▶ [Entries supplied]:
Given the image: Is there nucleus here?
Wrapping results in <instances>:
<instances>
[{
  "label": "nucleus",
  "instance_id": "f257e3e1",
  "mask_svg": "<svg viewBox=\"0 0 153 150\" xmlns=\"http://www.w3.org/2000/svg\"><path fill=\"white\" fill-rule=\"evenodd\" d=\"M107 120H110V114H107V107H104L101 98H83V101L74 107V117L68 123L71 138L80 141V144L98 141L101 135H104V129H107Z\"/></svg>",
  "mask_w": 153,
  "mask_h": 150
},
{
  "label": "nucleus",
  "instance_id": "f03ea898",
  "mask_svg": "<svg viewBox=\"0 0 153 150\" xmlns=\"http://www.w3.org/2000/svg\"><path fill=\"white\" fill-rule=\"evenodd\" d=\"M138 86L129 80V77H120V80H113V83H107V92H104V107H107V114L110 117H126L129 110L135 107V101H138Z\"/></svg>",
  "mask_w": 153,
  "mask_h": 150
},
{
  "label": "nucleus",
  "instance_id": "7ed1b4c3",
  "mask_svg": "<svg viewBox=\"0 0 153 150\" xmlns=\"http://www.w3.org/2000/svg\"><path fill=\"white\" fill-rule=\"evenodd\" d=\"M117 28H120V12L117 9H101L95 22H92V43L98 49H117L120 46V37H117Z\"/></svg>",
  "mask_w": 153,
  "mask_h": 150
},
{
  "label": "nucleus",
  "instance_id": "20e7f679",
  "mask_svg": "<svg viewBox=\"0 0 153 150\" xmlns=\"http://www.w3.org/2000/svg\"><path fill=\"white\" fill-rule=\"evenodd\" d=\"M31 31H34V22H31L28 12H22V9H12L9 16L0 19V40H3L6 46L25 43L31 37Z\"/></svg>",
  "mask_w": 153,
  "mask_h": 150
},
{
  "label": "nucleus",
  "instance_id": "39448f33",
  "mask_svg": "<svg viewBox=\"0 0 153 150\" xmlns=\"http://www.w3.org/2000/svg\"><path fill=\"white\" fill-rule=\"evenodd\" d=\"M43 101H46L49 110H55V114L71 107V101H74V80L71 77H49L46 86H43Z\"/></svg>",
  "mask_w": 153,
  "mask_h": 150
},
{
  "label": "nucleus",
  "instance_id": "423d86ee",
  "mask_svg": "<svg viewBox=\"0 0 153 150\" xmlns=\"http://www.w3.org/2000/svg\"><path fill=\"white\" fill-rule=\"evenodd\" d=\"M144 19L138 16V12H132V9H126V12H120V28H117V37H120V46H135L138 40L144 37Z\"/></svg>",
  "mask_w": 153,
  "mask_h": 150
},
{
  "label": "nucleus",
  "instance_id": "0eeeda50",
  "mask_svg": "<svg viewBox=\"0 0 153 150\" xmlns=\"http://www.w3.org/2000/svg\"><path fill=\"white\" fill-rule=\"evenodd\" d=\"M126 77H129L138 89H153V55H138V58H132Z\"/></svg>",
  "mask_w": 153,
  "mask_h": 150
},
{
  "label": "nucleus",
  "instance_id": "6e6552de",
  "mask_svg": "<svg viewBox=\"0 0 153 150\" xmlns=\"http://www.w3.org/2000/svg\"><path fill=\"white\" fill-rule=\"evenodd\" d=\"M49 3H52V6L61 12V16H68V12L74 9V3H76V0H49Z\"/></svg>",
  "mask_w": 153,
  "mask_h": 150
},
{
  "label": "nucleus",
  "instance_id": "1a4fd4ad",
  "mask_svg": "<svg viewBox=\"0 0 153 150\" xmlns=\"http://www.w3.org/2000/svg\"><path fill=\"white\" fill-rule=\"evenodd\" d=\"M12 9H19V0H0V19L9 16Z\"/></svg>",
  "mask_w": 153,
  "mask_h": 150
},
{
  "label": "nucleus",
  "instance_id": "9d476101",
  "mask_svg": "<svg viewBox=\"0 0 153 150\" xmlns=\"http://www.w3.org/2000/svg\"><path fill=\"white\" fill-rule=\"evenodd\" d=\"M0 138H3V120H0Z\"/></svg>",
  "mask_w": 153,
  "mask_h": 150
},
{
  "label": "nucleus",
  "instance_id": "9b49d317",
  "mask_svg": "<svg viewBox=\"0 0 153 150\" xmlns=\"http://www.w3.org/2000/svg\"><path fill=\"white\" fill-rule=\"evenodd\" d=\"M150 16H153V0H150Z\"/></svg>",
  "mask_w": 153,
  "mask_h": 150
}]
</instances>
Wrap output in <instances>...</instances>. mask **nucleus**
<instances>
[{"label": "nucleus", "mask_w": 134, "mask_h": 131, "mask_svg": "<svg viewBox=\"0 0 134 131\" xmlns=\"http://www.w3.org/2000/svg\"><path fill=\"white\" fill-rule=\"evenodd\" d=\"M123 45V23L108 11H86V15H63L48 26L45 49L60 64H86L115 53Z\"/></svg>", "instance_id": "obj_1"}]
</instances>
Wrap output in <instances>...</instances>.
==
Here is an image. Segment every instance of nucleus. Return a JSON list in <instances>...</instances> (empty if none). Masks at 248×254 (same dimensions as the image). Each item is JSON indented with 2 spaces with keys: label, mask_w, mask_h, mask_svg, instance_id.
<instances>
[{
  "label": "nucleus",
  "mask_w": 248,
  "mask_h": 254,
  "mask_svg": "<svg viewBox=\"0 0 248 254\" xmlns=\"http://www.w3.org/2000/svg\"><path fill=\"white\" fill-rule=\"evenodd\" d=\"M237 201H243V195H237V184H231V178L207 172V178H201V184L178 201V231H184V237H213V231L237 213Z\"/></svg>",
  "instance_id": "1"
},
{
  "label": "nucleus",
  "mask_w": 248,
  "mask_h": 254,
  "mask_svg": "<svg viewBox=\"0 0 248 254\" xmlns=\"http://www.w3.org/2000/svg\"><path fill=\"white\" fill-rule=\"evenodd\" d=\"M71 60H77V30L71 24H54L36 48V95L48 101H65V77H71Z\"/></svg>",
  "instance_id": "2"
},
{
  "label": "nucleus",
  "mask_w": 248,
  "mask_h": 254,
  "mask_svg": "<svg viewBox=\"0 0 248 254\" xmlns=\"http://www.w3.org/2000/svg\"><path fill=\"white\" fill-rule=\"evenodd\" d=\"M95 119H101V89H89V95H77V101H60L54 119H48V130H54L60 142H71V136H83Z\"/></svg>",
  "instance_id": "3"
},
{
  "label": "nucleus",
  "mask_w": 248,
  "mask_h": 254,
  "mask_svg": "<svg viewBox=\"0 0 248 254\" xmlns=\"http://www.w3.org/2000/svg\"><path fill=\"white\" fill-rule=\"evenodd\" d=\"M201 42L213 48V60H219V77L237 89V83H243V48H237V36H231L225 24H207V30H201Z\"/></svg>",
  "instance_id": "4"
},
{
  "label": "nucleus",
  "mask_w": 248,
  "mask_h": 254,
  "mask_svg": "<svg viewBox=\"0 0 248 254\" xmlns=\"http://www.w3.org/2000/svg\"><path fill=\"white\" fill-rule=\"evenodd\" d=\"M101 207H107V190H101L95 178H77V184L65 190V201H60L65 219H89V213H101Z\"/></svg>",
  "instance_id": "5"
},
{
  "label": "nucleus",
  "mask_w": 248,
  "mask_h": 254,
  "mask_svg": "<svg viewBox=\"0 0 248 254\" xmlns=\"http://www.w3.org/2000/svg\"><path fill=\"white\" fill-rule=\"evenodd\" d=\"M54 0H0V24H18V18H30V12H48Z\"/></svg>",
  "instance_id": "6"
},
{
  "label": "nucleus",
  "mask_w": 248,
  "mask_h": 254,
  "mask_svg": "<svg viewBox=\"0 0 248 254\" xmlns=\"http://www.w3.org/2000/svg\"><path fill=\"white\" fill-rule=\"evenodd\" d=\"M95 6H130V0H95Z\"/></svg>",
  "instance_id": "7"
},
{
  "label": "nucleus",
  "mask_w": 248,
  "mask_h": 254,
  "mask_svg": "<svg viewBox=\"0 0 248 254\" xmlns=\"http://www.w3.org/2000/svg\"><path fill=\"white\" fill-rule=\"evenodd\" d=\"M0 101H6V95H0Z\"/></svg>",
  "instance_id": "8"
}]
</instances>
---
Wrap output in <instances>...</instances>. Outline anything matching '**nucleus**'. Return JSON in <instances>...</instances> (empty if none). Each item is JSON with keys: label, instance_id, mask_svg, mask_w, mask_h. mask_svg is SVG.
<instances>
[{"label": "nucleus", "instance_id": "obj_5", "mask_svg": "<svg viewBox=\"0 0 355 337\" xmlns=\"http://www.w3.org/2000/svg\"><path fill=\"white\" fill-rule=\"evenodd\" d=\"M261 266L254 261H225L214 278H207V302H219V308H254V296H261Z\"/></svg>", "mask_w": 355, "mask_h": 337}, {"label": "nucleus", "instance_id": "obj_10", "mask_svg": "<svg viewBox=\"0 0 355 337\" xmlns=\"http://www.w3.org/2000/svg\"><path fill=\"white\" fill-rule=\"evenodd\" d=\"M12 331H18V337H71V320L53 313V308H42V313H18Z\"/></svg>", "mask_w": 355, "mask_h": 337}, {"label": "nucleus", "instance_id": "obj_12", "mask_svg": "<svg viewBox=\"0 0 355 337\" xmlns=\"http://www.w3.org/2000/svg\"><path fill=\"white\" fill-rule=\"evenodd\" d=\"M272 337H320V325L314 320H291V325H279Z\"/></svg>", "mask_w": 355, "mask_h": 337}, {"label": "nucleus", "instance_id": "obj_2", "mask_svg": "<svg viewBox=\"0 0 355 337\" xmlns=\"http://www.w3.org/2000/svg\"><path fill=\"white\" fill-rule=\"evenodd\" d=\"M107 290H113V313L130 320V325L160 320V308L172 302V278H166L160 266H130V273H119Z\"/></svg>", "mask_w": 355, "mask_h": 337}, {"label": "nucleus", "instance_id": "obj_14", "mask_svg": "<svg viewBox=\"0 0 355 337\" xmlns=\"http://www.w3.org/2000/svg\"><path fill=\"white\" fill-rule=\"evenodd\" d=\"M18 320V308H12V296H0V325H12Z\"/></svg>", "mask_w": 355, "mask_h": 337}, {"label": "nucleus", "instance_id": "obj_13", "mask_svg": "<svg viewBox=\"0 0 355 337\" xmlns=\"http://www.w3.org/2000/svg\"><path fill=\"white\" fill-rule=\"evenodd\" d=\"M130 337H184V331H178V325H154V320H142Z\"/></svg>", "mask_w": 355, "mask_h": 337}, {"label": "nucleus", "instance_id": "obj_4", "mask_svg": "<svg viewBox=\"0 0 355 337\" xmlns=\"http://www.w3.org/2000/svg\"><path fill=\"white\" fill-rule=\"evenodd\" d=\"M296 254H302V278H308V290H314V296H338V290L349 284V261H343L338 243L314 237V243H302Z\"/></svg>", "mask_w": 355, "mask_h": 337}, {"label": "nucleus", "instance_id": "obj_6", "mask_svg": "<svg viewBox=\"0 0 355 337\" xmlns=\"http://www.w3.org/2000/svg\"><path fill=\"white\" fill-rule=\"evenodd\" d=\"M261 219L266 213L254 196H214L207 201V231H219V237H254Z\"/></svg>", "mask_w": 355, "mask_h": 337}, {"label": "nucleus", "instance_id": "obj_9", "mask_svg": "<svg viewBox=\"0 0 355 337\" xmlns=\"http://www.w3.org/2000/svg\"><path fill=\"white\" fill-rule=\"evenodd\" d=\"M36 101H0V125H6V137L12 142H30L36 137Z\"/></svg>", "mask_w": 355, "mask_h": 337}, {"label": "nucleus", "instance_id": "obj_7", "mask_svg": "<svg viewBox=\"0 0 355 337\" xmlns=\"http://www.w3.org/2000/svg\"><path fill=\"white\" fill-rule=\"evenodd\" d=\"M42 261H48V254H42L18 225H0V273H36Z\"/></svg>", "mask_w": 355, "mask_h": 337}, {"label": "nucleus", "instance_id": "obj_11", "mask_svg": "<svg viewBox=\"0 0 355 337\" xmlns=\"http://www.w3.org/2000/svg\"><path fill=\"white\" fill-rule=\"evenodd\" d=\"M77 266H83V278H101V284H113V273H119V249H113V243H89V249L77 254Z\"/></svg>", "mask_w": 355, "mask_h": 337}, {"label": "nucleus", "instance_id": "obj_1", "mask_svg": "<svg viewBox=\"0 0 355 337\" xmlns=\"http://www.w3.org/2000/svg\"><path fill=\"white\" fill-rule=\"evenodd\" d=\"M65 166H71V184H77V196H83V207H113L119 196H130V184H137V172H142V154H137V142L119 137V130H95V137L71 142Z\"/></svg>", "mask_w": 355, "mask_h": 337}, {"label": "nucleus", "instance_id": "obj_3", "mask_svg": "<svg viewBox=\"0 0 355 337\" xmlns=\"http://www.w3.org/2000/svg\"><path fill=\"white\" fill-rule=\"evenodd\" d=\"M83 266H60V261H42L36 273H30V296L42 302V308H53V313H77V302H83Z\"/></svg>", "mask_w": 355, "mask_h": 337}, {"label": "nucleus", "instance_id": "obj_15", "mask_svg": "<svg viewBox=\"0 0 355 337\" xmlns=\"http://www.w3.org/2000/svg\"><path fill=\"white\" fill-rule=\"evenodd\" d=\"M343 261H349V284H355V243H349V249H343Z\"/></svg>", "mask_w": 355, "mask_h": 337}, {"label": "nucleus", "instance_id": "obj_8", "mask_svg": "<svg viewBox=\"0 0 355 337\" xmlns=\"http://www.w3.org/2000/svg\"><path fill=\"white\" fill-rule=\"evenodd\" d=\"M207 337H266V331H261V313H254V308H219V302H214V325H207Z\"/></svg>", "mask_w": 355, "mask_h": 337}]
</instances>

▶ [Job]: Copy the data exactly, starting at the line containing "Here is an image." and ending at the line containing "42L213 48V60H219V77L237 89V83H243V48H237V36H231L225", with both of those lines included.

▶ [Final result]:
Here is an image. Segment every instance of nucleus. Return a JSON list in <instances>...</instances> (empty if none). Masks at 248×254 (same dimensions as the image). Each item is JSON indented with 2 spaces with keys: label, mask_w, mask_h, mask_svg, instance_id.
<instances>
[{
  "label": "nucleus",
  "mask_w": 248,
  "mask_h": 254,
  "mask_svg": "<svg viewBox=\"0 0 248 254\" xmlns=\"http://www.w3.org/2000/svg\"><path fill=\"white\" fill-rule=\"evenodd\" d=\"M237 201H243V195H237V184H231V178L207 172V178H201V184L178 201V231H184V237H213V231L237 213Z\"/></svg>",
  "instance_id": "1"
},
{
  "label": "nucleus",
  "mask_w": 248,
  "mask_h": 254,
  "mask_svg": "<svg viewBox=\"0 0 248 254\" xmlns=\"http://www.w3.org/2000/svg\"><path fill=\"white\" fill-rule=\"evenodd\" d=\"M71 60H77V30L71 24H54L36 48V95L48 101H65V77H71Z\"/></svg>",
  "instance_id": "2"
},
{
  "label": "nucleus",
  "mask_w": 248,
  "mask_h": 254,
  "mask_svg": "<svg viewBox=\"0 0 248 254\" xmlns=\"http://www.w3.org/2000/svg\"><path fill=\"white\" fill-rule=\"evenodd\" d=\"M95 119H101V89H89V95H77V101H60L54 119H48V130H54L60 142H71V136H83Z\"/></svg>",
  "instance_id": "3"
},
{
  "label": "nucleus",
  "mask_w": 248,
  "mask_h": 254,
  "mask_svg": "<svg viewBox=\"0 0 248 254\" xmlns=\"http://www.w3.org/2000/svg\"><path fill=\"white\" fill-rule=\"evenodd\" d=\"M201 42L213 48V60H219V77L237 89V83H243V48H237V36H231L225 24H207V30H201Z\"/></svg>",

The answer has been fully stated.